“Saya tinggal di selatan Jakarta di suatu komplek perumahan yang tetangga saya adalah orang Batak dan agamanya bukan Islam. Tetapi justru itulah tugas yang diberikan Tuhan kepada umat-Nya. Apakah kita bisa hidup damai dengan tetangga atau komunitas yang berlainan suku dan berlainan agama atau tidak?” Ucapan ini datang dari Profesor Din Syamsuddin, tokoh ilmuwan agama yang saat ini adalah Ketua Dewan Penasehat Majelis Ulama Indonesia.
Dilanjutkan oleh Din Syamsuddin, “Jadi kalau ada orang yang ingin eksklusif hidup hanya dengan kelompok yang sama dengannya, dan meminta orang lain yang tidak sama latar belakangnya untuk ke luar dari lingkungan itu, sebenarnya itu adalah bukti kegagalan menjalankan tugas dan amanat Tuhan”.
Penegasan itu disampaikan Din Syamsuddin saat menjadi pembicara pada simposium bertajuk “Cultural Diversity for Responsible Development” (Keberagaman Budaya untuk Pembangunan yang Bertanggung Jawab) yang diadakan di Nusa Dua Convention Centre, Bali, pada Rabu, 12 Oktober 2016.
Dibuka dengan penampilan tarian Mandau Giring-giring dari Kalimantan Tengah, simposium ini merupakan satu dari tiga simposium yang diadakan pada waktu bersamaan di ruang lainnya.
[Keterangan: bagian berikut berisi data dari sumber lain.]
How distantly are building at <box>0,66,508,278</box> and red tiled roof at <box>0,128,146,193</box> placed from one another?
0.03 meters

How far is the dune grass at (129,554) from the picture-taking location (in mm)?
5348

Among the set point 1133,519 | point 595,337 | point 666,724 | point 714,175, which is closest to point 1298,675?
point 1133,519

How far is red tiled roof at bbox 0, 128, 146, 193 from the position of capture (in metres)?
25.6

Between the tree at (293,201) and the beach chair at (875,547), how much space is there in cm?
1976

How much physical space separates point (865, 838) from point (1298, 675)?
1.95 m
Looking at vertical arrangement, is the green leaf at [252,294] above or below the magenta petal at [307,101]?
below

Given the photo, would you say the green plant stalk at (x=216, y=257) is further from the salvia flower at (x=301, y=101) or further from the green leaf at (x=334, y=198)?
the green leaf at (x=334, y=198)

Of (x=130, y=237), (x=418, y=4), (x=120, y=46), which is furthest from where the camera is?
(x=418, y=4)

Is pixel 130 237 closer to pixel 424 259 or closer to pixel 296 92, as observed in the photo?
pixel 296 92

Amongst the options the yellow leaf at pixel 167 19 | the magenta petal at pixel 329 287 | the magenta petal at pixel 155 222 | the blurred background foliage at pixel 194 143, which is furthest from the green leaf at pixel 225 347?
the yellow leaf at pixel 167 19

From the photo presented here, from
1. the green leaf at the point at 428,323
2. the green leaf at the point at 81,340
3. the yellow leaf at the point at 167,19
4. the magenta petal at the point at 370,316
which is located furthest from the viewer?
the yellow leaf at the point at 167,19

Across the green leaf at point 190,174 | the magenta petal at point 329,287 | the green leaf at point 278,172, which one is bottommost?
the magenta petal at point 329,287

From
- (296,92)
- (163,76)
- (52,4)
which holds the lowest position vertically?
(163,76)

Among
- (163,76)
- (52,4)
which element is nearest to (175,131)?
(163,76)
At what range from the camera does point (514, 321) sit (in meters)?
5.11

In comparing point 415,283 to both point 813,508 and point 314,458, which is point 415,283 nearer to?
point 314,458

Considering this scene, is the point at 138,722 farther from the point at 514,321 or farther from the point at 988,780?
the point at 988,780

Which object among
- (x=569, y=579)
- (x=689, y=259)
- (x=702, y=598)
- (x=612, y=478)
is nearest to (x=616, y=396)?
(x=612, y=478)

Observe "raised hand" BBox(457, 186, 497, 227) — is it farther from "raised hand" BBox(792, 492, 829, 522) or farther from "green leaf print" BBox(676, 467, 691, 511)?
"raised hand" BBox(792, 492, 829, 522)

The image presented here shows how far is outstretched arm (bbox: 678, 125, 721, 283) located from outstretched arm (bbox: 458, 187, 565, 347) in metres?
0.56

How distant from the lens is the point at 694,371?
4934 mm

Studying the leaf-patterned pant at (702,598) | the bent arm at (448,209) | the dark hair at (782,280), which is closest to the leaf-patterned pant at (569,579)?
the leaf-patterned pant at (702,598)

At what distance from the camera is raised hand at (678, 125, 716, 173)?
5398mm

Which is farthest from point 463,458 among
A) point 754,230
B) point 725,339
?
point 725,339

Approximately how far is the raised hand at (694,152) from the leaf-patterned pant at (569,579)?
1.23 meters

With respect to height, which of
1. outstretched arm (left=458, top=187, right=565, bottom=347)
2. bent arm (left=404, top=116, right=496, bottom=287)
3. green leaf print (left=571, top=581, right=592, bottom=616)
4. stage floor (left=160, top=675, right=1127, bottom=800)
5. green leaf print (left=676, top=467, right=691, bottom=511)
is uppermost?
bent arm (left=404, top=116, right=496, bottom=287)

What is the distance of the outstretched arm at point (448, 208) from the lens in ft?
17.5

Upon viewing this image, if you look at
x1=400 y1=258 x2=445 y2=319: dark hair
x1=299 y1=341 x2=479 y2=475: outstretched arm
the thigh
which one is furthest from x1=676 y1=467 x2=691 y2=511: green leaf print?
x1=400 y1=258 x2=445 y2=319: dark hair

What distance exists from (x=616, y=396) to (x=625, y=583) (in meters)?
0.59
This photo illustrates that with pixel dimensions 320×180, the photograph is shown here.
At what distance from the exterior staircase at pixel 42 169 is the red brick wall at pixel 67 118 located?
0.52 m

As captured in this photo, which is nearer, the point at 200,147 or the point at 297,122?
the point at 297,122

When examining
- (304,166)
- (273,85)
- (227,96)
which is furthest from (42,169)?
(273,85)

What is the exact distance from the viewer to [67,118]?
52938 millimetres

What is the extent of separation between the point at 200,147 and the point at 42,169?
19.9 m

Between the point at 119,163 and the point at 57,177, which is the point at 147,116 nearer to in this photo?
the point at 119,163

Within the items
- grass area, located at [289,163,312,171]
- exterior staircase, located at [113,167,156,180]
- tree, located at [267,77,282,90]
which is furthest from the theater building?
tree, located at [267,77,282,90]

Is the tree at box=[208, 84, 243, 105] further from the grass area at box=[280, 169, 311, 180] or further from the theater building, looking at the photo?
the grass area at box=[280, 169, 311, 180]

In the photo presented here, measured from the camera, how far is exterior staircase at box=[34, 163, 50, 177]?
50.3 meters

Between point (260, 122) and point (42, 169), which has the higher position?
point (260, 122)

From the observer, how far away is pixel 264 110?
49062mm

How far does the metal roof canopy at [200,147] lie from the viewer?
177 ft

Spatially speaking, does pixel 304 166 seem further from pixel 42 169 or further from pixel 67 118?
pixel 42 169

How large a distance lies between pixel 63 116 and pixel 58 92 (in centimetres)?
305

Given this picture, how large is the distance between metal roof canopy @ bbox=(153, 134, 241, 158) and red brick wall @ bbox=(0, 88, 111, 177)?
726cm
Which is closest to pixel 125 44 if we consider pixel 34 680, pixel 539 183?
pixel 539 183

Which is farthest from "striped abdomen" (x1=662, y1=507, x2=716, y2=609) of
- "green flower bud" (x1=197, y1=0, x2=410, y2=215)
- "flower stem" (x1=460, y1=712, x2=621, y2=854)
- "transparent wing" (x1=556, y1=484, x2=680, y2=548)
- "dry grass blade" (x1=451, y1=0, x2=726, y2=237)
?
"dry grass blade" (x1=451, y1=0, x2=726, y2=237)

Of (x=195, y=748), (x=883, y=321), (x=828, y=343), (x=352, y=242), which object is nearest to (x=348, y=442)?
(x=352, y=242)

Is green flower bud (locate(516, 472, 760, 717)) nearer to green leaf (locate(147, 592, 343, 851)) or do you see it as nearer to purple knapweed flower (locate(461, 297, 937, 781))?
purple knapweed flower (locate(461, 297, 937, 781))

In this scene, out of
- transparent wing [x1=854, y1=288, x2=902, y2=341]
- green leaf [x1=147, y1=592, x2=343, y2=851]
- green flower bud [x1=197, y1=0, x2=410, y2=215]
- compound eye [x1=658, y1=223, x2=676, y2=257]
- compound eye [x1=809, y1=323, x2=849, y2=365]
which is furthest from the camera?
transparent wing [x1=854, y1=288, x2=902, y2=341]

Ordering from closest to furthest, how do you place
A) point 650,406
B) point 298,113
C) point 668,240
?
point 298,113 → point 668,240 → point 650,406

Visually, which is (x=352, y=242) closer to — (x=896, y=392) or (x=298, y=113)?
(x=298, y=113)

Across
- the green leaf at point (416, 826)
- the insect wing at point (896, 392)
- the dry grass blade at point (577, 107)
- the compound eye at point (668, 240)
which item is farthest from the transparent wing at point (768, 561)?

Simposium lainnya bertajuk 'Culture in the New Digital World”' (Kebudayaan dalam Dunia Digital Baru) yang menampilkan pembicara Luisella Mazza (Pimpinan Operasi Institut Budaya Google), Jill Cousins (Direktur Eksekutif Europeana), Ahn Kwang-Han (Presiden dan CEO MBC Korea), dan Belva Devara (Pendiri dan CEO Ruangguru.com).
Satu simposium lainnya adalah 'Reconciling State, Community, and Cultural Divides' (Merekonsiliasi Negara, Masyarakat, dan Kebudayaan yang Terpecah). Simposium ini menampilkan pembicara Celio Turino (Culture Points Brazil), Kuan-Hsing Chen (Profesor dari Universitas Nasional Chiao Tung,Taiwan), Nani Zulminarni (pendiri PEKKA dan pakar studi jender).
Saat menyampaikan pandangannya, Din Syamsuddin juga menekankan perlu dikembangkannya budaya berbagi. Dikatakannya, budaya berbagi adalah sikap aktif yang harus dikembangkan dalam kehidupan penuh keberagaman dewasa ini. Jadi semua masyarakat harus memelihara sikap saling mengerti, saling menghargai, dan bahkan bekerja sama satu sama lain.
Berbagi dalam banyak hal, mulai dari berbagi ilmu, berbagi ruang, berbagi sumber daya, dan mengembangkan toleransi dan sebaiknya jangan menyentuh hal-hal yang sensitif, yang dapat mengganggu keberagaman hidup bersama.
Menariknya, Prof. Moncel Ben Abdeljalil dari Tunisia justru menunjuk pada Pancasila sebagai contoh bagaimana mengembangkan pluralisme dan upaya saling menghargai perbedaan budaya. Dikatakannya, butir-butir dalam Pancasila, justru menjadi penting dan harus menjadi acuan untuk mengembangkan sikap saling toleransi antara mereka yang berbeda latar belakang, untuk saling menghormati satu sama lain.